> [Reading passage]
--- START ---

September 22, 2005 By The Pathway

Baptists bring food by the truckload to Louisiana

By Allison Sebolt
Contributing Writer

September 20, 2005

SPRINGFIELD– After Hurricane Katrina devastated the Gulf Coast, Second Baptist Church of Springfield was quick to get on the road and meet the physical needs of people in Louisiana.

Second Baptist has a partnership with First Baptist of Covington in St. Tammany Parish, and when the executive pastor of the Louisiana church called Second Baptist asking if they would be willing to collect food for people in the area, the congregation responded with speed.

Over 25,000 pounds of food and water were collected – enough to fill up two Budget trucks – in a few days after the food drive was announced in services on Sept. 4. 

John David Edie, minister of international missions, and Brad Lewter, student minister, along with four members of the congregation left on the evening of Sept. 7 to deliver the collection. They brought relief supplies with them as well.

After driving 12 hours to Louisiana, the group began their ministry there by serving 50 dozen doughnuts to relief workers in St. Tammany Parish and praying with them. 

The team noticed the staff of First Baptist, Covington, working tirelessly to help meet the needs of the people in their community when their own homes had been damaged and required attention. While flooding was not a major issue in Covington, the community sustained significant wind damage.

 “There are heroes down there serving constantly…the thing that makes it amazing is that their lives were just as affected as the people they are serving,” Lewter said.

--- END ---

Reproduce the part of the news article starting with "Over 25,000 pounds" and going on through "on Sept. 4.".

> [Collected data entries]
--- START ---

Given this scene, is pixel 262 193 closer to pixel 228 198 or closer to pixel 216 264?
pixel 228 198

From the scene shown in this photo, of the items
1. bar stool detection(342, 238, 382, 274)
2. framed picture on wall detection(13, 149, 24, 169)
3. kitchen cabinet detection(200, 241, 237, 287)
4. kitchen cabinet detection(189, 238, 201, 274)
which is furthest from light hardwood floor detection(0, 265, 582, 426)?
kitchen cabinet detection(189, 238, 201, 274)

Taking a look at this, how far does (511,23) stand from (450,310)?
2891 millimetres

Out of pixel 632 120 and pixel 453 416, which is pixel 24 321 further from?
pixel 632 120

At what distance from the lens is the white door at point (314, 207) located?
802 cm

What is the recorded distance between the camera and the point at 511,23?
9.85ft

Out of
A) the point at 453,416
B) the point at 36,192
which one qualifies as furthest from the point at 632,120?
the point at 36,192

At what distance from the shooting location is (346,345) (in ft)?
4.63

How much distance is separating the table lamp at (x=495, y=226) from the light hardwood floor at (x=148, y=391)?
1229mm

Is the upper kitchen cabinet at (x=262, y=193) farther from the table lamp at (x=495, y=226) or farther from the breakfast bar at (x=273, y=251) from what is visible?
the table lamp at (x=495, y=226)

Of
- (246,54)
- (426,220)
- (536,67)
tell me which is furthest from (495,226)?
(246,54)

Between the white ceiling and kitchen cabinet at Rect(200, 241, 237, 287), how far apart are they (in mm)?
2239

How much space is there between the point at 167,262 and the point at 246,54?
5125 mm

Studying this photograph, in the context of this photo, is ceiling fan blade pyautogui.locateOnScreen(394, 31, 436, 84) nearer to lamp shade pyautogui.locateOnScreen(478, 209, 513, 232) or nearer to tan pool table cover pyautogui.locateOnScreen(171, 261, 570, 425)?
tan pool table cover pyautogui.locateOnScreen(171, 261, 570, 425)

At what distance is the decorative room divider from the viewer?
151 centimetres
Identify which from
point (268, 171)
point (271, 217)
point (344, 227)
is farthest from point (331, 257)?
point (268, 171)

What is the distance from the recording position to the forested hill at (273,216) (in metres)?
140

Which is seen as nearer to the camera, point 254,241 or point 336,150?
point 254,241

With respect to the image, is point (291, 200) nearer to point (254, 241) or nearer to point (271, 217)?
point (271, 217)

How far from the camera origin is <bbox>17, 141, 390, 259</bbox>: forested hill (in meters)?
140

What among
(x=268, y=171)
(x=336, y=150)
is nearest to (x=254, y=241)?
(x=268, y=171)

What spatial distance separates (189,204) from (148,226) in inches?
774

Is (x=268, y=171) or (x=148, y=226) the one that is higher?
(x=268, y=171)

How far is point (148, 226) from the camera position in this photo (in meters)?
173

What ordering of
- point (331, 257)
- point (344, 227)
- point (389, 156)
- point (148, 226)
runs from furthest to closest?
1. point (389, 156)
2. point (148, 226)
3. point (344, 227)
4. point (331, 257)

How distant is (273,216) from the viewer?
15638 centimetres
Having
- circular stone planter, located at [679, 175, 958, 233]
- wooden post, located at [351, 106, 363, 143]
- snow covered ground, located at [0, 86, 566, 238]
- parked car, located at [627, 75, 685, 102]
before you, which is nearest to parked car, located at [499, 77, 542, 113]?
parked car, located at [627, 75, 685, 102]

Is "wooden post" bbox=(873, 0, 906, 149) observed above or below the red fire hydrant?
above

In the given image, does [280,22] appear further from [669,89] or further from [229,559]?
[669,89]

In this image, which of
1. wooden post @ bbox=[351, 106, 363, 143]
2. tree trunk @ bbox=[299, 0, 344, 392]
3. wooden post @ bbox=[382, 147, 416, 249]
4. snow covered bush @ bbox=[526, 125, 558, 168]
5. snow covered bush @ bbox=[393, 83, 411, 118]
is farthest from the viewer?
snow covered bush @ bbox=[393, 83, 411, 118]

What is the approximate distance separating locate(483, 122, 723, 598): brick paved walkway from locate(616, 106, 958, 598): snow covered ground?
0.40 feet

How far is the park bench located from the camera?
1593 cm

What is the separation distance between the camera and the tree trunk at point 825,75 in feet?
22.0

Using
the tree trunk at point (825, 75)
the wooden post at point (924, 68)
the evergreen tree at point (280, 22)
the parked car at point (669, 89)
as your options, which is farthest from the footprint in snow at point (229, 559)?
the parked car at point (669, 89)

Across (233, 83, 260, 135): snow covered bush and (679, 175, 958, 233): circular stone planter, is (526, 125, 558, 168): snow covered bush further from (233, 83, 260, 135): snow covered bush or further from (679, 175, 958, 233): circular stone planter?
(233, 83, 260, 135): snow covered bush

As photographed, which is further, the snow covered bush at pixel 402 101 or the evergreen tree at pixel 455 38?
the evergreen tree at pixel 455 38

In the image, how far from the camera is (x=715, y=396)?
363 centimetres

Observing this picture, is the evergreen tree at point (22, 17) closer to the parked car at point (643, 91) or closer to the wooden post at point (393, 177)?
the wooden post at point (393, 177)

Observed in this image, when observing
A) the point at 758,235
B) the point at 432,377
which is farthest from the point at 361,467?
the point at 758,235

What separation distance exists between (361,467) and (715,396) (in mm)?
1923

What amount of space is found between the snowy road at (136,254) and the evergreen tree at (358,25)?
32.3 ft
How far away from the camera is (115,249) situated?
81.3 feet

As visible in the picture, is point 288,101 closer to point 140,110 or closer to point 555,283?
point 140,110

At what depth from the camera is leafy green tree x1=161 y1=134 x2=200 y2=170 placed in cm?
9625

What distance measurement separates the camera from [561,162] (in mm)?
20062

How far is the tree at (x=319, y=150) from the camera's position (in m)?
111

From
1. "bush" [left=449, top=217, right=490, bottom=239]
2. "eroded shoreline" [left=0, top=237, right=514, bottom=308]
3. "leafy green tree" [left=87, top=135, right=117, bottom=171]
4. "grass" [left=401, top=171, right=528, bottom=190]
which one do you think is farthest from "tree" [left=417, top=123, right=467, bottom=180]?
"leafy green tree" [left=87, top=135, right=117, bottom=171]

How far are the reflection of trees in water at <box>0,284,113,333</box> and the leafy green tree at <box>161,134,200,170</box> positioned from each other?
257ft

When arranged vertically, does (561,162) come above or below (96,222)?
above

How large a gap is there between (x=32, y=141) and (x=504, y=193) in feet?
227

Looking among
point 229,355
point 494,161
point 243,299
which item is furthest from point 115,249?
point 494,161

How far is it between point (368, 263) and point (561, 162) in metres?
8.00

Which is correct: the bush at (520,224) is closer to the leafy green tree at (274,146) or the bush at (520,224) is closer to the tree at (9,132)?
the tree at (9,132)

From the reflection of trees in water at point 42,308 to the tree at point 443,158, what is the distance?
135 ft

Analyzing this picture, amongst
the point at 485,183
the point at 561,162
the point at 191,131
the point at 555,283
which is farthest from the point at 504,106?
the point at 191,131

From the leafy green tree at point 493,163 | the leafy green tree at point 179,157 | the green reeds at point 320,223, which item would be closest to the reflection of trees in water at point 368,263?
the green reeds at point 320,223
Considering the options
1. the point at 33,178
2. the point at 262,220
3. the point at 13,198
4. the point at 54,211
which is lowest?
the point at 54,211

--- END ---

> [Problem solution]
Over 25,000 pounds of food and water were collected – enough to fill up two Budget trucks – in a few days after the food drive was announced in services on Sept. 4.